» DESCRIPTION OF THE TASK:
Copy the rows below, swapping in "jagged leaf" for every "serrated leaf" and keeping everything else the same.

» SOURCE RECORDS:
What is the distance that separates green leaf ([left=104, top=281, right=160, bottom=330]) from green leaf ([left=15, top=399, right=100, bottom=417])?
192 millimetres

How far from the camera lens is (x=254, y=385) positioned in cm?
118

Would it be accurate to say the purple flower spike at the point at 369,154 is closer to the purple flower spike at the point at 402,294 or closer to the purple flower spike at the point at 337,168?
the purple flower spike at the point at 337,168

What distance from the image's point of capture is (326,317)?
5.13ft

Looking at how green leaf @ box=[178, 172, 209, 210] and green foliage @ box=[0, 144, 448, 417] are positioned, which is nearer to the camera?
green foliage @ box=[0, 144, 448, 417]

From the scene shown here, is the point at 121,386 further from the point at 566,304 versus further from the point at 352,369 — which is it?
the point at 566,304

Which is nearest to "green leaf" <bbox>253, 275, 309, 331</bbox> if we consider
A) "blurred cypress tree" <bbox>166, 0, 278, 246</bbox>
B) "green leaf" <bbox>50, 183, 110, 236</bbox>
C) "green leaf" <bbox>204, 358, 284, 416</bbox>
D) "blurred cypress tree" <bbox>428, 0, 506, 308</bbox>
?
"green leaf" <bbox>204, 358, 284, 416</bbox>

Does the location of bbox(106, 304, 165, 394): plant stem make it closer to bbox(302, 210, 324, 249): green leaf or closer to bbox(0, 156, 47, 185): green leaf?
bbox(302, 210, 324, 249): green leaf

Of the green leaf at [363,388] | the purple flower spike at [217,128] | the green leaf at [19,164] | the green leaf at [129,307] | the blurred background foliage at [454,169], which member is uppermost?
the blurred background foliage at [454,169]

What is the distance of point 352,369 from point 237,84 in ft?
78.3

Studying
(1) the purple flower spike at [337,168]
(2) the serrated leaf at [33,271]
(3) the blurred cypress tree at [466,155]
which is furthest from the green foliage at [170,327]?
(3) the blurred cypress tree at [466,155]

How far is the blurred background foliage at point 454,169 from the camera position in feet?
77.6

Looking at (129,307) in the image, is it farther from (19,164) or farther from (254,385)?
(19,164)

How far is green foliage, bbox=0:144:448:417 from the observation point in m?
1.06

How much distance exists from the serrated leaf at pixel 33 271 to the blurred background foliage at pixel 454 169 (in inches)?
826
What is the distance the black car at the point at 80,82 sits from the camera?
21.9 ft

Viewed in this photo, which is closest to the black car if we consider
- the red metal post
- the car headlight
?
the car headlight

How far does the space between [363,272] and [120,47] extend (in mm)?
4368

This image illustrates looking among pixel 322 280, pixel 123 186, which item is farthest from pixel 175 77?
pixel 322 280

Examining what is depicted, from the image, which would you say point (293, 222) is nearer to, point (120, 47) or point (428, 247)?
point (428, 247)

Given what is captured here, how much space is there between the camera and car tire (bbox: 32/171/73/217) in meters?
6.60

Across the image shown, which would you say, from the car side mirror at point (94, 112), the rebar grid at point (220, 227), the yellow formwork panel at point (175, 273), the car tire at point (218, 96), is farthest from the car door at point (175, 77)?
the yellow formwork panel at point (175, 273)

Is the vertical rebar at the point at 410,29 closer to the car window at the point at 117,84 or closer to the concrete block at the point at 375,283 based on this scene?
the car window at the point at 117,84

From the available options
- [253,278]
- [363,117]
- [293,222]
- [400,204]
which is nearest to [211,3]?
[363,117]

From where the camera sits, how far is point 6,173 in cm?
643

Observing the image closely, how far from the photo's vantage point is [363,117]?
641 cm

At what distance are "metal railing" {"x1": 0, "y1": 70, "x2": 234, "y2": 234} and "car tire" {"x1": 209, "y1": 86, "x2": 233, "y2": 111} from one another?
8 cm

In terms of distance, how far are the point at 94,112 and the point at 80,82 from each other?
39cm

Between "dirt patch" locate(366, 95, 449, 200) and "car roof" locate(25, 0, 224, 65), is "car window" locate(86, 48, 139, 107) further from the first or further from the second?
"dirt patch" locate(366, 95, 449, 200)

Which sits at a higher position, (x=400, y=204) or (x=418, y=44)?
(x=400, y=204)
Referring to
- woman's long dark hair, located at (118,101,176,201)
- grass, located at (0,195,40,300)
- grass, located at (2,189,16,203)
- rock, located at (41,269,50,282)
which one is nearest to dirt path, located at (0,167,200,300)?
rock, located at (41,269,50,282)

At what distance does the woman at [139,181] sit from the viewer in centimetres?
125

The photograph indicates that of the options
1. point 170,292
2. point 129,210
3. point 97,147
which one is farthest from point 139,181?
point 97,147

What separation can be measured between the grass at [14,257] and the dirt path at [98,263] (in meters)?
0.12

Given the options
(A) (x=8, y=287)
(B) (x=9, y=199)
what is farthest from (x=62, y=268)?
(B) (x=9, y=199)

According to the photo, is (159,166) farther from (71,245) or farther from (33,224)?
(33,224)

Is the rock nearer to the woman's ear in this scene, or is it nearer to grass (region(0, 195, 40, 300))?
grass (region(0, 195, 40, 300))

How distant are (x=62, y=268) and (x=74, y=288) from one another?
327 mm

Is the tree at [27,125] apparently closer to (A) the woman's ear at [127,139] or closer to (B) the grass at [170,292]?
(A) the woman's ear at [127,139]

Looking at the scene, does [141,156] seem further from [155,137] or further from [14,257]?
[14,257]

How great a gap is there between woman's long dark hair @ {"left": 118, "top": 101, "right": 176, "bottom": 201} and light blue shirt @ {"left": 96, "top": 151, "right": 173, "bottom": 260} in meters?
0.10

» RESPONSE TO THIS EXERCISE:
What is the distance that separates green leaf ([left=104, top=281, right=160, bottom=330]) from green leaf ([left=15, top=399, right=100, bottom=417])?
192 millimetres

How far from the camera lens is (x=254, y=385) positioned in cm?
118

Would it be accurate to say the purple flower spike at the point at 369,154 is closer to the purple flower spike at the point at 402,294 or closer to the purple flower spike at the point at 337,168?
the purple flower spike at the point at 337,168

What distance from the image's point of capture is (326,317)?
5.13ft

Looking at how green leaf @ box=[178, 172, 209, 210] and green foliage @ box=[0, 144, 448, 417] are positioned, which is nearer to the camera?
green foliage @ box=[0, 144, 448, 417]

From the scene shown here, is the point at 121,386 further from the point at 566,304 versus further from the point at 352,369 — which is it?
the point at 566,304

Which is nearest to "green leaf" <bbox>253, 275, 309, 331</bbox> if we consider
A) "blurred cypress tree" <bbox>166, 0, 278, 246</bbox>
B) "green leaf" <bbox>50, 183, 110, 236</bbox>
C) "green leaf" <bbox>204, 358, 284, 416</bbox>
D) "blurred cypress tree" <bbox>428, 0, 506, 308</bbox>
?
"green leaf" <bbox>204, 358, 284, 416</bbox>

Does the location of bbox(106, 304, 165, 394): plant stem make it closer to bbox(302, 210, 324, 249): green leaf or closer to bbox(0, 156, 47, 185): green leaf?
bbox(302, 210, 324, 249): green leaf

Of the green leaf at [363,388] | the purple flower spike at [217,128] | the green leaf at [19,164] | the green leaf at [129,307] | the blurred background foliage at [454,169], which member is uppermost?
the blurred background foliage at [454,169]

What is the distance of point 352,369 from point 237,84 in ft?
78.3

Studying
(1) the purple flower spike at [337,168]
(2) the jagged leaf at [33,271]
(3) the blurred cypress tree at [466,155]
which is furthest from the green foliage at [170,327]?
(3) the blurred cypress tree at [466,155]

How far is the blurred background foliage at point 454,169 from the camera position in feet?
77.6

Looking at (129,307) in the image, is it farther from (19,164) or farther from (254,385)?
(19,164)

How far is green foliage, bbox=0:144:448:417 from the observation point in m?
1.06

How much distance exists from the jagged leaf at pixel 33 271 to the blurred background foliage at pixel 454 169 (in inches)?
826
What is the distance the black car at the point at 80,82 sits from the camera?
21.9 ft

Viewed in this photo, which is closest to the black car if we consider
- the red metal post
- the car headlight
?
the car headlight

How far does the space between [363,272] and [120,47] extend (in mm)?
4368

This image illustrates looking among pixel 322 280, pixel 123 186, which item is farthest from pixel 175 77?
pixel 322 280

Examining what is depicted, from the image, which would you say point (293, 222) is nearer to, point (120, 47) or point (428, 247)?
point (428, 247)

Given what is captured here, how much space is there between the camera and car tire (bbox: 32/171/73/217) in meters?
6.60

Across the image shown, which would you say, from the car side mirror at point (94, 112), the rebar grid at point (220, 227), the yellow formwork panel at point (175, 273), the car tire at point (218, 96), is farthest from the car door at point (175, 77)?
the yellow formwork panel at point (175, 273)

Is the vertical rebar at the point at 410,29 closer to the car window at the point at 117,84 or closer to the concrete block at the point at 375,283 based on this scene?
the car window at the point at 117,84

From the available options
- [253,278]
- [363,117]
- [293,222]
- [400,204]
which is nearest to [211,3]?
[363,117]

From where the camera sits, how far is point 6,173 in cm?
643

Observing the image closely, how far from the photo's vantage point is [363,117]?
641 cm

At what distance are "metal railing" {"x1": 0, "y1": 70, "x2": 234, "y2": 234} and "car tire" {"x1": 209, "y1": 86, "x2": 233, "y2": 111} from one another?
8 cm

In terms of distance, how far are the point at 94,112 and the point at 80,82 from each other?
39cm

Between "dirt patch" locate(366, 95, 449, 200) and "car roof" locate(25, 0, 224, 65), is "car window" locate(86, 48, 139, 107) further from the first or further from the second?
"dirt patch" locate(366, 95, 449, 200)

Which sits at a higher position, (x=400, y=204) or (x=418, y=44)?
(x=400, y=204)
Referring to
- woman's long dark hair, located at (118,101,176,201)
- grass, located at (0,195,40,300)
- grass, located at (2,189,16,203)
- rock, located at (41,269,50,282)
which one is nearest to dirt path, located at (0,167,200,300)?
rock, located at (41,269,50,282)

At what distance does the woman at [139,181] sit from the viewer in centimetres?
125

The photograph indicates that of the options
1. point 170,292
2. point 129,210
3. point 97,147
which one is farthest from point 139,181?
point 97,147

What separation can be measured between the grass at [14,257] and the dirt path at [98,263] (in meters)?
0.12

Given the options
(A) (x=8, y=287)
(B) (x=9, y=199)
what is farthest from (x=62, y=268)?
(B) (x=9, y=199)

According to the photo, is (159,166) farther from (71,245) or farther from (33,224)?
(33,224)

Is the rock nearer to the woman's ear in this scene, or is it nearer to grass (region(0, 195, 40, 300))?
grass (region(0, 195, 40, 300))

How distant are (x=62, y=268) and (x=74, y=288) from one another?
327 mm

Is the tree at [27,125] apparently closer to (A) the woman's ear at [127,139] or closer to (B) the grass at [170,292]?
(A) the woman's ear at [127,139]

Looking at the scene, does [141,156] seem further from [155,137] or further from [14,257]?
[14,257]

How great a gap is there between woman's long dark hair @ {"left": 118, "top": 101, "right": 176, "bottom": 201} and light blue shirt @ {"left": 96, "top": 151, "right": 173, "bottom": 260} in meters?
0.10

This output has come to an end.